The records that appear below are to be restated word for word.

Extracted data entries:
::::::

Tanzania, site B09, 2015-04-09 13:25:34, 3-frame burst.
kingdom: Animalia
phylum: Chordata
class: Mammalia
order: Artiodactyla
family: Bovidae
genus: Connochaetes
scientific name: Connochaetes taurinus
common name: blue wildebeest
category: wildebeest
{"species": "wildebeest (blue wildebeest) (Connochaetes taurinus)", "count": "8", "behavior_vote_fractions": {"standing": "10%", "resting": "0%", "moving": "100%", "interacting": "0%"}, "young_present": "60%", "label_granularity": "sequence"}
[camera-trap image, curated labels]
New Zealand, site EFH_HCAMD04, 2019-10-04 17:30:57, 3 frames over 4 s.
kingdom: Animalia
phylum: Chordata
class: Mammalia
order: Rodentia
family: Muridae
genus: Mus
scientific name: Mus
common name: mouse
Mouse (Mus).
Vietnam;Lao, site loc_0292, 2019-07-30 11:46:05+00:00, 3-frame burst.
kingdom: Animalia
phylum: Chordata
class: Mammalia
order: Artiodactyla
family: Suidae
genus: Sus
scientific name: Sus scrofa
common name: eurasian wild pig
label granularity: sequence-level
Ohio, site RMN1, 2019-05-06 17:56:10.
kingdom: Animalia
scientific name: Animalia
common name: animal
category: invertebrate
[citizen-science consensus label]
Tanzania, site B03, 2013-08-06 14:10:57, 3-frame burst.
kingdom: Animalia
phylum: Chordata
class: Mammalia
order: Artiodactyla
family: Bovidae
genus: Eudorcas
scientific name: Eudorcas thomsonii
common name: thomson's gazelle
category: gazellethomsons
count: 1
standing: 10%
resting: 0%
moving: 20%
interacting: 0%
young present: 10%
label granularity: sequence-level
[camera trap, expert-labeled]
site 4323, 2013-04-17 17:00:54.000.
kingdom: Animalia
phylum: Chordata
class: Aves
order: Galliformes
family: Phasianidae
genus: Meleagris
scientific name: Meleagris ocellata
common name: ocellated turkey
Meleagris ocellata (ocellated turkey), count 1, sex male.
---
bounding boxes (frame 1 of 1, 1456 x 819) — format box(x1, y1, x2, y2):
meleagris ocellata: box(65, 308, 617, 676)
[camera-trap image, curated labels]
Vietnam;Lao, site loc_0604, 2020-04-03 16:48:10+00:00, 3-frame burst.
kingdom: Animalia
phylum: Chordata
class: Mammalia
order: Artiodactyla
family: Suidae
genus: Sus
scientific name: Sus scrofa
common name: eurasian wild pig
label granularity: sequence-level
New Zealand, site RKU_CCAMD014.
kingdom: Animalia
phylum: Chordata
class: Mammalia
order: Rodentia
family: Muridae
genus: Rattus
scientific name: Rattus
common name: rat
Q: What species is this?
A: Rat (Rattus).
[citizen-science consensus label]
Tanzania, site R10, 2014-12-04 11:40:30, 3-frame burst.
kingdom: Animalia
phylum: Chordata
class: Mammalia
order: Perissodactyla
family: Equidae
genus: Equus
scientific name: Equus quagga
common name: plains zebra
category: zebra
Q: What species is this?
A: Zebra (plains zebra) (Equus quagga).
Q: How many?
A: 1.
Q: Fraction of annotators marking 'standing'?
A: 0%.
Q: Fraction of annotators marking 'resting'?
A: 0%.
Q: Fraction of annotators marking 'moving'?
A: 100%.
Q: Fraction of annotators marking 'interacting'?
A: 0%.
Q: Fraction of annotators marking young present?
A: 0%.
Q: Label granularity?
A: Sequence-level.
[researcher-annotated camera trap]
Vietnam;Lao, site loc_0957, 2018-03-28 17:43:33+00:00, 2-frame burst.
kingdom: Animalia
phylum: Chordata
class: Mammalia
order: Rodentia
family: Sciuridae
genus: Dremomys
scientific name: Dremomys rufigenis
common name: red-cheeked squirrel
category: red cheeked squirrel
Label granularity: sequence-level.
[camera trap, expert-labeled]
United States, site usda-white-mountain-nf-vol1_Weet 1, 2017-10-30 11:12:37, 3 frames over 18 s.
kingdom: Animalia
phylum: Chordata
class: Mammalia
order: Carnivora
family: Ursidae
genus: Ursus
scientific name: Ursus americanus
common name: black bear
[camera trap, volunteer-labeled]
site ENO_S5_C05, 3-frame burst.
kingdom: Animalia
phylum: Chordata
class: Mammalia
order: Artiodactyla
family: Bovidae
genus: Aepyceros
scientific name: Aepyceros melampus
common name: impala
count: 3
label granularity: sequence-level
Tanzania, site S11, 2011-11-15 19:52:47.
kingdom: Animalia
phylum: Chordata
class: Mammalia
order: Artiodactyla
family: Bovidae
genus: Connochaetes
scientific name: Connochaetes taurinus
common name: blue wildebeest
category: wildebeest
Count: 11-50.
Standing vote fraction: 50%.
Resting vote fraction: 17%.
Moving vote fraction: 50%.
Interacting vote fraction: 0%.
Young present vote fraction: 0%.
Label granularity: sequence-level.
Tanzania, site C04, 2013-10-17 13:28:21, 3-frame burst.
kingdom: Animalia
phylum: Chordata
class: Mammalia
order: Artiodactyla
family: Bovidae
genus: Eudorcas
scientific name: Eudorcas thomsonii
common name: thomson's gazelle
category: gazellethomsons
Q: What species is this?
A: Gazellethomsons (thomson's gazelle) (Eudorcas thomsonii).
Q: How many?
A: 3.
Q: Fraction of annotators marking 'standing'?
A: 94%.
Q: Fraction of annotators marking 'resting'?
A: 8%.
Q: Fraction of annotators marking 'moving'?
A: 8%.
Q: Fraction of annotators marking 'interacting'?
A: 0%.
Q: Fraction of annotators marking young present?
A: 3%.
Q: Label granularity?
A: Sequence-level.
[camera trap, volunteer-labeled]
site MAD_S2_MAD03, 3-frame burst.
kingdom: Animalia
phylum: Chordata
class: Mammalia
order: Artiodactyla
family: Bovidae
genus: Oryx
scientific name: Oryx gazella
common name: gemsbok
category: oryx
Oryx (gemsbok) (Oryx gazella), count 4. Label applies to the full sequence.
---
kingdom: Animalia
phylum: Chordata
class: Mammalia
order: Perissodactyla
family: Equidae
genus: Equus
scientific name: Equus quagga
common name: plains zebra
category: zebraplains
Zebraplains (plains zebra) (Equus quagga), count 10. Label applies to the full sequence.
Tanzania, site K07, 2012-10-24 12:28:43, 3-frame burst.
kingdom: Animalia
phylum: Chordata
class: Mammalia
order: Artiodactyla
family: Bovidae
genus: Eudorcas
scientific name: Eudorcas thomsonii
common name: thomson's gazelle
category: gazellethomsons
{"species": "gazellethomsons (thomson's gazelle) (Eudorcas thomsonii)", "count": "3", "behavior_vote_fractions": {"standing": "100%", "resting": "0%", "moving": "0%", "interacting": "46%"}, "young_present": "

::::::

- TASK OUTPUT -
Tanzania, site B09, 2015-04-09 13:25:34, 3-frame burst.
kingdom: Animalia
phylum: Chordata
class: Mammalia
order: Artiodactyla
family: Bovidae
genus: Connochaetes
scientific name: Connochaetes taurinus
common name: blue wildebeest
category: wildebeest
{"species": "wildebeest (blue wildebeest) (Connochaetes taurinus)", "count": "8", "behavior_vote_fractions": {"standing": "10%", "resting": "0%", "moving": "100%", "interacting": "0%"}, "young_present": "60%", "label_granularity": "sequence"}
[camera-trap image, curated labels]
New Zealand, site EFH_HCAMD04, 2019-10-04 17:30:57, 3 frames over 4 s.
kingdom: Animalia
phylum: Chordata
class: Mammalia
order: Rodentia
family: Muridae
genus: Mus
scientific name: Mus
common name: mouse
Mouse (Mus).
Vietnam;Lao, site loc_0292, 2019-07-30 11:46:05+00:00, 3-frame burst.
kingdom: Animalia
phylum: Chordata
class: Mammalia
order: Artiodactyla
family: Suidae
genus: Sus
scientific name: Sus scrofa
common name: eurasian wild pig
label granularity: sequence-level
Ohio, site RMN1, 2019-05-06 17:56:10.
kingdom: Animalia
scientific name: Animalia
common name: animal
category: invertebrate
[citizen-science consensus label]
Tanzania, site B03, 2013-08-06 14:10:57, 3-frame burst.
kingdom: Animalia
phylum: Chordata
class: Mammalia
order: Artiodactyla
family: Bovidae
genus: Eudorcas
scientific name: Eudorcas thomsonii
common name: thomson's gazelle
category: gazellethomsons
count: 1
standing: 10%
resting: 0%
moving: 20%
interacting: 0%
young present: 10%
label granularity: sequence-level
[camera trap, expert-labeled]
site 4323, 2013-04-17 17:00:54.000.
kingdom: Animalia
phylum: Chordata
class: Aves
order: Galliformes
family: Phasianidae
genus: Meleagris
scientific name: Meleagris ocellata
common name: ocellated turkey
Meleagris ocellata (ocellated turkey), count 1, sex male.
---
bounding boxes (frame 1 of 1, 1456 x 819) — format box(x1, y1, x2, y2):
meleagris ocellata: box(65, 308, 617, 676)
[camera-trap image, curated labels]
Vietnam;Lao, site loc_0604, 2020-04-03 16:48:10+00:00, 3-frame burst.
kingdom: Animalia
phylum: Chordata
class: Mammalia
order: Artiodactyla
family: Suidae
genus: Sus
scientific name: Sus scrofa
common name: eurasian wild pig
label granularity: sequence-level
New Zealand, site RKU_CCAMD014.
kingdom: Animalia
phylum: Chordata
class: Mammalia
order: Rodentia
family: Muridae
genus: Rattus
scientific name: Rattus
common name: rat
Q: What species is this?
A: Rat (Rattus).
[citizen-science consensus label]
Tanzania, site R10, 2014-12-04 11:40:30, 3-frame burst.
kingdom: Animalia
phylum: Chordata
class: Mammalia
order: Perissodactyla
family: Equidae
genus: Equus
scientific name: Equus quagga
common name: plains zebra
category: zebra
Q: What species is this?
A: Zebra (plains zebra) (Equus quagga).
Q: How many?
A: 1.
Q: Fraction of annotators marking 'standing'?
A: 0%.
Q: Fraction of annotators marking 'resting'?
A: 0%.
Q: Fraction of annotators marking 'moving'?
A: 100%.
Q: Fraction of annotators marking 'interacting'?
A: 0%.
Q: Fraction of annotators marking young present?
A: 0%.
Q: Label granularity?
A: Sequence-level.
[researcher-annotated camera trap]
Vietnam;Lao, site loc_0957, 2018-03-28 17:43:33+00:00, 2-frame burst.
kingdom: Animalia
phylum: Chordata
class: Mammalia
order: Rodentia
family: Sciuridae
genus: Dremomys
scientific name: Dremomys rufigenis
common name: red-cheeked squirrel
category: red cheeked squirrel
Label granularity: sequence-level.
[camera trap, expert-labeled]
United States, site usda-white-mountain-nf-vol1_Weet 1, 2017-10-30 11:12:37, 3 frames over 18 s.
kingdom: Animalia
phylum: Chordata
class: Mammalia
order: Carnivora
family: Ursidae
genus: Ursus
scientific name: Ursus americanus
common name: black bear
[camera trap, volunteer-labeled]
site ENO_S5_C05, 3-frame burst.
kingdom: Animalia
phylum: Chordata
class: Mammalia
order: Artiodactyla
family: Bovidae
genus: Aepyceros
scientific name: Aepyceros melampus
common name: impala
count: 3
label granularity: sequence-level
Tanzania, site S11, 2011-11-15 19:52:47.
kingdom: Animalia
phylum: Chordata
class: Mammalia
order: Artiodactyla
family: Bovidae
genus: Connochaetes
scientific name: Connochaetes taurinus
common name: blue wildebeest
category: wildebeest
Count: 11-50.
Standing vote fraction: 50%.
Resting vote fraction: 17%.
Moving vote fraction: 50%.
Interacting vote fraction: 0%.
Young present vote fraction: 0%.
Label granularity: sequence-level.
Tanzania, site C04, 2013-10-17 13:28:21, 3-frame burst.
kingdom: Animalia
phylum: Chordata
class: Mammalia
order: Artiodactyla
family: Bovidae
genus: Eudorcas
scientific name: Eudorcas thomsonii
common name: thomson's gazelle
category: gazellethomsons
Q: What species is this?
A: Gazellethomsons (thomson's gazelle) (Eudorcas thomsonii).
Q: How many?
A: 3.
Q: Fraction of annotators marking 'standing'?
A: 94%.
Q: Fraction of annotators marking 'resting'?
A: 8%.
Q: Fraction of annotators marking 'moving'?
A: 8%.
Q: Fraction of annotators marking 'interacting'?
A: 0%.
Q: Fraction of annotators marking young present?
A: 3%.
Q: Label granularity?
A: Sequence-level.
[camera trap, volunteer-labeled]
site MAD_S2_MAD03, 3-frame burst.
kingdom: Animalia
phylum: Chordata
class: Mammalia
order: Artiodactyla
family: Bovidae
genus: Oryx
scientific name: Oryx gazella
common name: gemsbok
category: oryx
Oryx (gemsbok) (Oryx gazella), count 4. Label applies to the full sequence.
---
kingdom: Animalia
phylum: Chordata
class: Mammalia
order: Perissodactyla
family: Equidae
genus: Equus
scientific name: Equus quagga
common name: plains zebra
category: zebraplains
Zebraplains (plains zebra) (Equus quagga), count 10. Label applies to the full sequence.
Tanzania, site K07, 2012-10-24 12:28:43, 3-frame burst.
kingdom: Animalia
phylum: Chordata
class: Mammalia
order: Artiodactyla
family: Bovidae
genus: Eudorcas
scientific name: Eudorcas thomsonii
common name: thomson's gazelle
category: gazellethomsons
{"species": "gazellethomsons (thomson's gazelle) (Eudorcas thomsonii)", "count": "3", "behavior_vote_fractions": {"standing": "100%", "resting": "0%", "moving": "0%", "interacting": "46%"}, "young_present": "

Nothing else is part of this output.